On Thu, May 23, 2024, at 5:54 AM, Amit Kapila wrote:
>
> Following the same line that simplifies the code, we can: (a) add a loop in
> check_subscriber() that waits until walreceiver is available on subscriber or
> (b) use a timeout. The main advantage of (a) is that the primary slot is already
> available but I'm afraid we need a escape mechanism for the loop (timeout?).
>
Sorry, it is not clear to me why we need any additional loop in
check_subscriber(), aren't we speaking about the problem in
check_publisher() function?
The idea is to use check_subscriber() to check pg_stat_walreceiver. Once this
view returns a row and primary_slot_name is set on standby, the referred
replication slot name should be active on primary.

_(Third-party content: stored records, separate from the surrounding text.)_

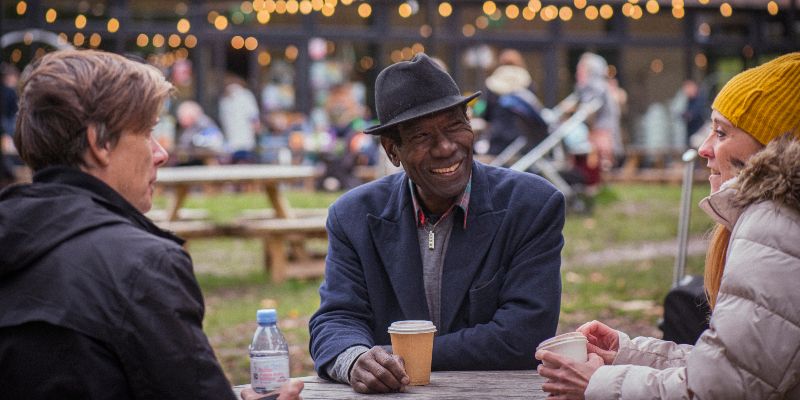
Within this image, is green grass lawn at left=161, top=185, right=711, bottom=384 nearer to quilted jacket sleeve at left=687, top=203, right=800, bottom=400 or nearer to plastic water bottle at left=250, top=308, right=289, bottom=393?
plastic water bottle at left=250, top=308, right=289, bottom=393

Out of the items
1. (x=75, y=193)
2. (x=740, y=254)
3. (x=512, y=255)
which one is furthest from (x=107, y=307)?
(x=512, y=255)

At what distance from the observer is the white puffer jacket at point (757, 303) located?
7.53 ft

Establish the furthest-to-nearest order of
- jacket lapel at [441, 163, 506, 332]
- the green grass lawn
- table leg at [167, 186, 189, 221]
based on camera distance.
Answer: table leg at [167, 186, 189, 221], the green grass lawn, jacket lapel at [441, 163, 506, 332]

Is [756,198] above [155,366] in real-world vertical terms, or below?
above

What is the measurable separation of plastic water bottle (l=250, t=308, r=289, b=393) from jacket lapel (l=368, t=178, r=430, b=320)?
85 cm

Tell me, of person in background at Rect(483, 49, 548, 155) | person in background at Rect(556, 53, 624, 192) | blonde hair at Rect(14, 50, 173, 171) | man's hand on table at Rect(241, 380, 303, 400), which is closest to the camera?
blonde hair at Rect(14, 50, 173, 171)

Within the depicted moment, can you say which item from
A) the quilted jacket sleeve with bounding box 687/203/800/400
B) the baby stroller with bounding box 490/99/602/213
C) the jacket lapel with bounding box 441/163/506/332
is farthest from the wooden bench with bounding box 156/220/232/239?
the quilted jacket sleeve with bounding box 687/203/800/400

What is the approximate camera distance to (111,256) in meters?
2.26

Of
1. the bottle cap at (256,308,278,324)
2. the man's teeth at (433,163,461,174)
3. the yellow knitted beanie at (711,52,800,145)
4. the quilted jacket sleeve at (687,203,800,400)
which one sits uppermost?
the yellow knitted beanie at (711,52,800,145)

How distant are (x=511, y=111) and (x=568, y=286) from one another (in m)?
4.95

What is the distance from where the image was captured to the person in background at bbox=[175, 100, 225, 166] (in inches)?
763

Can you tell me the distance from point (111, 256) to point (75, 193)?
171 mm

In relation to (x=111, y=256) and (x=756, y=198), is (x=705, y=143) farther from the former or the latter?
(x=111, y=256)

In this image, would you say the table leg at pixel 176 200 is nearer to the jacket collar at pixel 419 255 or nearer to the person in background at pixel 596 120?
the person in background at pixel 596 120
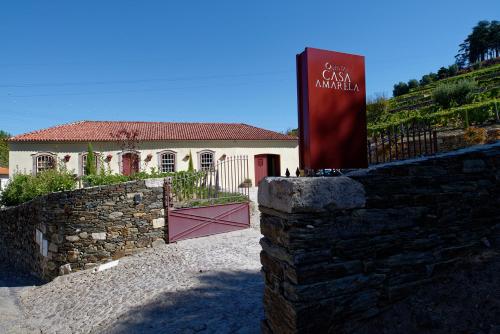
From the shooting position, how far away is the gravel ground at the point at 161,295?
4238 millimetres

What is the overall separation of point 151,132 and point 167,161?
2294 millimetres

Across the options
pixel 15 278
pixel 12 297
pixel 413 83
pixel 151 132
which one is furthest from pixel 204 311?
pixel 413 83

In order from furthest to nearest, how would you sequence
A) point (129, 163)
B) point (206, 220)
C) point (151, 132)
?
1. point (151, 132)
2. point (129, 163)
3. point (206, 220)

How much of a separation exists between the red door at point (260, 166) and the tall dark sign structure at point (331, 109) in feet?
57.7

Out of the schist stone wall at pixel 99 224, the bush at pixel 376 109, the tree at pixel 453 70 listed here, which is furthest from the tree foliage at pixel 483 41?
the schist stone wall at pixel 99 224

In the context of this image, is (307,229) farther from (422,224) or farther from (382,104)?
(382,104)

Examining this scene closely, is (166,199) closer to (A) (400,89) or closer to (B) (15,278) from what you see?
(B) (15,278)

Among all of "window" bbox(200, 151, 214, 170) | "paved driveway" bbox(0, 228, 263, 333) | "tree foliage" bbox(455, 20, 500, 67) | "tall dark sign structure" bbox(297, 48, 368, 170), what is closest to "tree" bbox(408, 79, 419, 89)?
"tree foliage" bbox(455, 20, 500, 67)

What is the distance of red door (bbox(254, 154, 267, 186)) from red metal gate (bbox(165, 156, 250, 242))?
10.5 metres

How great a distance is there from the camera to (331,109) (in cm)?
298

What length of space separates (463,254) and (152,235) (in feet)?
24.2

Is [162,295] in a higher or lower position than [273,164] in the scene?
lower

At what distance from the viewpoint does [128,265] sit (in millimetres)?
7680

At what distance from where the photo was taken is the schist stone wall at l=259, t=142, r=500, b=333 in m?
2.37
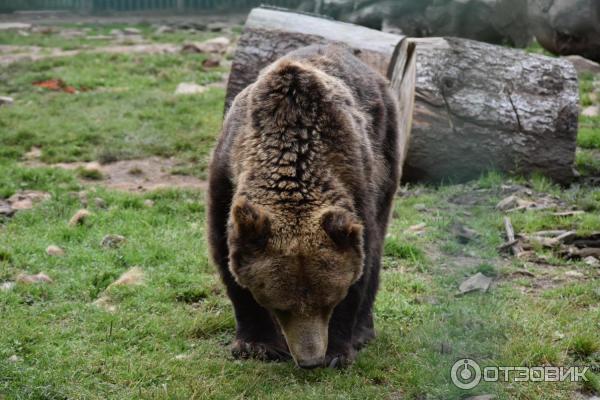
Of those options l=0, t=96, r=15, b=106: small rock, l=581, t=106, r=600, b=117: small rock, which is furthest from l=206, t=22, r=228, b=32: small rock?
l=581, t=106, r=600, b=117: small rock

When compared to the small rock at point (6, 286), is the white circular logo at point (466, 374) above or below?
above

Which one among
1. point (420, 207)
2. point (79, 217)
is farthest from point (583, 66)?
point (79, 217)

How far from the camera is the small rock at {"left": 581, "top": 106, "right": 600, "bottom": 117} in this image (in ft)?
33.6

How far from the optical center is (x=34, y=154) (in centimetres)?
958

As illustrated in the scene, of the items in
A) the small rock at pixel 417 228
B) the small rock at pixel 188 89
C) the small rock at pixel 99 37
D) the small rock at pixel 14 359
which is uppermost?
the small rock at pixel 14 359

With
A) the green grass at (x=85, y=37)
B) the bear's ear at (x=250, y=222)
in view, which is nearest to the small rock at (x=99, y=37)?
the green grass at (x=85, y=37)

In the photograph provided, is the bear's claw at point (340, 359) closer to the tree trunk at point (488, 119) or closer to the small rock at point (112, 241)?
the small rock at point (112, 241)

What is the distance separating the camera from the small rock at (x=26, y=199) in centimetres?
778

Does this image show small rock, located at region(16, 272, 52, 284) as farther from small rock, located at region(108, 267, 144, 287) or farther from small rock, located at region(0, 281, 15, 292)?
small rock, located at region(108, 267, 144, 287)

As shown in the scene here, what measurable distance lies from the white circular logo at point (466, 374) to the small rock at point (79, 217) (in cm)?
418

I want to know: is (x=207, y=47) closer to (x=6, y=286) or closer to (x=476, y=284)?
(x=6, y=286)

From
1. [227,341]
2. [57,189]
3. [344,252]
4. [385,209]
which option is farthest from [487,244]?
[57,189]

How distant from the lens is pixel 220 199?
4531 millimetres

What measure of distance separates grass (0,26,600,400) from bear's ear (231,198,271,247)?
0.84 metres
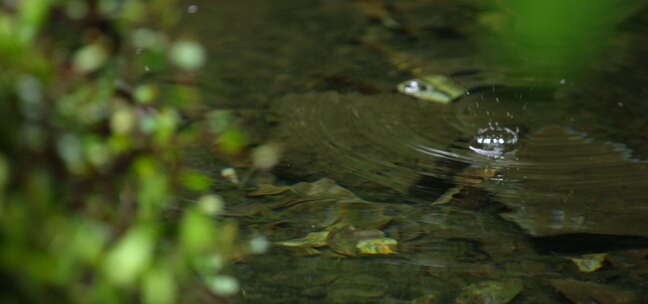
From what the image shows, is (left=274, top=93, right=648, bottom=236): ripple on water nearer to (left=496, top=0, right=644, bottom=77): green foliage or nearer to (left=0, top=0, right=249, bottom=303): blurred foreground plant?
(left=496, top=0, right=644, bottom=77): green foliage

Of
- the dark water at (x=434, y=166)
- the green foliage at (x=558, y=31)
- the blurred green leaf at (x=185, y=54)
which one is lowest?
the dark water at (x=434, y=166)

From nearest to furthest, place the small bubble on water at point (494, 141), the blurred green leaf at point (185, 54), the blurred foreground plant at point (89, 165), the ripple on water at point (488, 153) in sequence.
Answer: the blurred foreground plant at point (89, 165) → the blurred green leaf at point (185, 54) → the ripple on water at point (488, 153) → the small bubble on water at point (494, 141)

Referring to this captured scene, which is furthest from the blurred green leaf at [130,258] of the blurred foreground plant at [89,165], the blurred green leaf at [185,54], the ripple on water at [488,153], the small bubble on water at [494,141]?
the small bubble on water at [494,141]

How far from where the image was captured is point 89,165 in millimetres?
1127

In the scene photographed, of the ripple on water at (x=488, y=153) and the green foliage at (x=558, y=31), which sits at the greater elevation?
the green foliage at (x=558, y=31)

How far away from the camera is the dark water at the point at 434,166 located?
217cm

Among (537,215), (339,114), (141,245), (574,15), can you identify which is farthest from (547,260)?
(141,245)

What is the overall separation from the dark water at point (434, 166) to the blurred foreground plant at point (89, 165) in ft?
3.09

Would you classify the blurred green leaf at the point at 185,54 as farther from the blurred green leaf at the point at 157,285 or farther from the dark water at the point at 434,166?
the dark water at the point at 434,166

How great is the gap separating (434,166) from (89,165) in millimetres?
1854

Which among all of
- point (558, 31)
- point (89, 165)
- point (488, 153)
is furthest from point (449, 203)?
point (89, 165)

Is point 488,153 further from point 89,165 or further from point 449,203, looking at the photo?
point 89,165

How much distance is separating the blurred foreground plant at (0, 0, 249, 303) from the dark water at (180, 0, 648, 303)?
0.94m

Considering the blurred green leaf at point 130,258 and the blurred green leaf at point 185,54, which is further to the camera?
the blurred green leaf at point 185,54
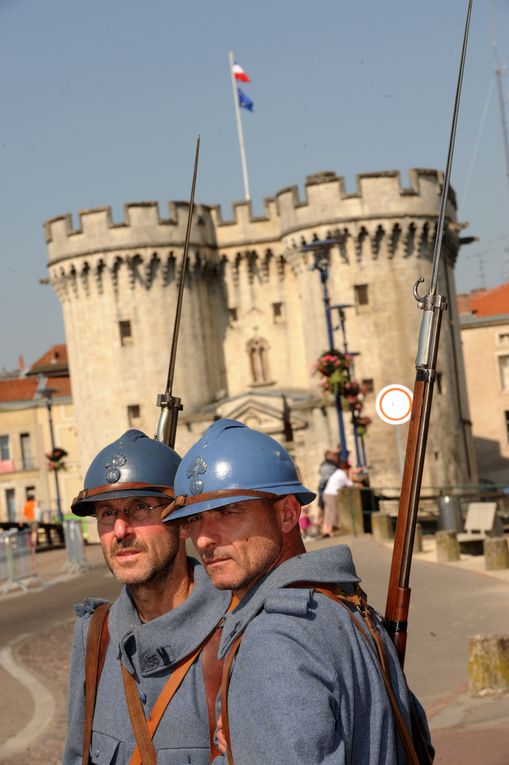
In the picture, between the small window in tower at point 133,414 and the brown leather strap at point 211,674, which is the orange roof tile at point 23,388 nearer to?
the small window in tower at point 133,414

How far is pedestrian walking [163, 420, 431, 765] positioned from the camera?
8.71 feet

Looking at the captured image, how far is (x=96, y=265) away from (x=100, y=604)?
48.9 meters

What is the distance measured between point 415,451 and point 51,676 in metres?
8.66

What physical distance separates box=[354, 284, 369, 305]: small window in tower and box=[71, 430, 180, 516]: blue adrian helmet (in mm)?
47803

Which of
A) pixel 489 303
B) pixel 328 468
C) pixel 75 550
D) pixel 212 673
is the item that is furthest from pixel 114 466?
pixel 489 303

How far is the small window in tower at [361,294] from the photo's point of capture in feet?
170

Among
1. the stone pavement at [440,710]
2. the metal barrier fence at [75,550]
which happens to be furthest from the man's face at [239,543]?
the metal barrier fence at [75,550]

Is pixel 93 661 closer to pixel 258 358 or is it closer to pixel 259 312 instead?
pixel 258 358

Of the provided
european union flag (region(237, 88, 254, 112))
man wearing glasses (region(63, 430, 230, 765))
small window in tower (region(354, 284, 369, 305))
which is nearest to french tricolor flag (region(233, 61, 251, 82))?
european union flag (region(237, 88, 254, 112))

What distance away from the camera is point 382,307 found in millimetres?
51250

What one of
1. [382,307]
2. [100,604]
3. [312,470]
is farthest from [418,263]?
[100,604]

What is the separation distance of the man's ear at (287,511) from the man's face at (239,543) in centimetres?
2

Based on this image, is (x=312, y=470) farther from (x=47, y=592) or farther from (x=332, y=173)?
(x=47, y=592)

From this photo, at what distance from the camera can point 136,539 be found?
4043 mm
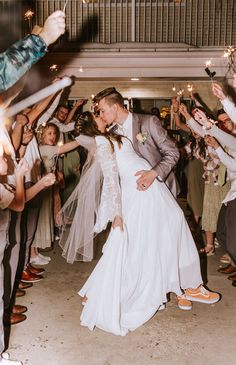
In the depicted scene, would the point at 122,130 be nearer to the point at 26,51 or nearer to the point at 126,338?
the point at 126,338

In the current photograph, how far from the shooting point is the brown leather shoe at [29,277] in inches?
231

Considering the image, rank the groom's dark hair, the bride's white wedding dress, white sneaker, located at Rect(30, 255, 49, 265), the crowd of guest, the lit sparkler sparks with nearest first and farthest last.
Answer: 1. the bride's white wedding dress
2. the groom's dark hair
3. the crowd of guest
4. white sneaker, located at Rect(30, 255, 49, 265)
5. the lit sparkler sparks

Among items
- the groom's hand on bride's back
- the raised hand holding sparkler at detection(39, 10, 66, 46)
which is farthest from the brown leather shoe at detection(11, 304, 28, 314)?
the raised hand holding sparkler at detection(39, 10, 66, 46)

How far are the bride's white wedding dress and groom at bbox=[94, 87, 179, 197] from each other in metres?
0.13

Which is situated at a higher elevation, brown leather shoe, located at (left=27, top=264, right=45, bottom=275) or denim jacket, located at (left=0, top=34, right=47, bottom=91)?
denim jacket, located at (left=0, top=34, right=47, bottom=91)

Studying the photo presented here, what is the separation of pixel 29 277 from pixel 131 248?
193 centimetres

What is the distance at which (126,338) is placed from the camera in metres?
4.27

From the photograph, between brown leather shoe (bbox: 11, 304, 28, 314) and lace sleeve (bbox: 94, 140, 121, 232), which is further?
brown leather shoe (bbox: 11, 304, 28, 314)

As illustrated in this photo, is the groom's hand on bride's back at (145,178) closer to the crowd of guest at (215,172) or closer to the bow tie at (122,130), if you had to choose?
the bow tie at (122,130)

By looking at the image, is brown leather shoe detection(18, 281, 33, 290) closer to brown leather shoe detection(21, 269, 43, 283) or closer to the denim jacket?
brown leather shoe detection(21, 269, 43, 283)

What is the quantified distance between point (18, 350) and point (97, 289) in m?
0.92

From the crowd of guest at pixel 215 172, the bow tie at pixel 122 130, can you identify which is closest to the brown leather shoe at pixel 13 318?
the bow tie at pixel 122 130

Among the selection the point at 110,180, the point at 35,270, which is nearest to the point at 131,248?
the point at 110,180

Hence, the query on
check_publisher() make sure that the referred replication slot is in use on
primary.
Why in the first place do we need to ensure that primary_slot_name is
active on the primary? You mentioned something related to WAL
retention but I don't know how that is related to this tool's
functionality. If at all, we are bothered about WAL retention on the
primary that should be the WAL corresponding to consistent_lsn
computed by setup_publisher() but this check doesn't seem to ensure
that.
Maybe it is a lot of checks. I'm afraid there isn't a simple way to get and
make sure the replication slot is used by the physical replication. I mean if
there is primary_slot_name = 'foo' on standby, there is no guarantee that the
replication slot 'foo' exists on primary. The idea is to get the exact
replication slot name used by physical replication to drop it. Once I posted a
patch it should be clear. (Another idea is to relax this check and rely only on
primary_slot_name to drop this replication slot on primary. The replication slot
might not exist and it shouldn't return an error in this case.)